I first read Donna Tartt’s “The Secret History” when it was published in 1992 — I’m sure I still have the first edition hardcover someplace, that slightly oddly shaped book with the classical statue on the cover. It was my first year of graduate school, and while my academic experience was not nearly so intense as Hampden College had to offer, I still found enough echoes to keep me turning pages.
Fast forward 33 years (yikes!), and I stumble on the podcast “Once Upon a Time … at Bennington College” by Lili Anolik, a dishy, breathless, scandalous investigation of the origins of Bret Easton Ellis, Jonathan Lethem, and Donna Tartt in the combustion chamber of their 1980s college experience. I had, of course, read Ellis, Lethem, and Tartt (and related literary “Brat Pack” writers Jay McInerny, Jill Eisenstadt, and Tama Janowitz) when they were the new hip thing — they were just a few years older than me, and they seemed to be telling the story of my generation with fresh, unblinking eyes. And I hadn’t really though of them since then.
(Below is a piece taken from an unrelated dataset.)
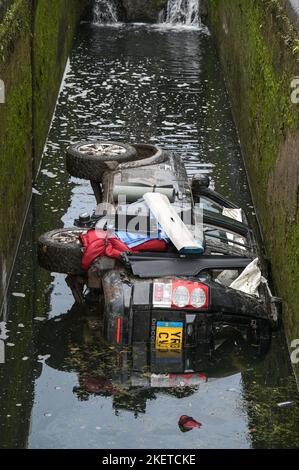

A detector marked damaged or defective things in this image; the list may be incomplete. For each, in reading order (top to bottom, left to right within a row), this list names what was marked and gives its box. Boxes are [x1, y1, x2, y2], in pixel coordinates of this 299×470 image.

overturned car [37, 141, 282, 350]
One of the things that was interesting about the podcast was that while Anolik got Ellis, Lethem, and others to speak on the record, the notoriously reclusive Donna Tartt refused to participate. But Anolik used excerpts from Tartt’s narration of “The Secret History” in interesting ways, and I found her voice fascinating: her accent is slippery, a Southerner trying to mask her drawl in an approximation of patrician New England archness, and her delivery is often odd, almost uncanny. I needed to hear more of that voice, so I checked out her audio book narration of “The Secret History” from the library so I could lose myself in all 22 hours and 3 minutes of it.
I came away liking the book even more than the first time I read it, but in different ways. Where before I had been a little in awe of Henry, the little clique’s leader, now I saw how incredibly daft and rudderless he was; I found Bunny even more annoying in Tartt’s voice (she does a great Bunny), but also much sadder; and Julian … what a loser, am I right?
Of course, it wasn’t just Tartt’s delivery that colored my new perspectives — it was also the fact that a 56-year-old reader will bring completely different experiences to the story than a 24-year-old did. I’m not by habit a re-reader of books, and this was an illuminating experience for me. What had seemed tragic then seems farcical now, but at the same time I find myself feeling more sympathetic toward the characters’ foibles.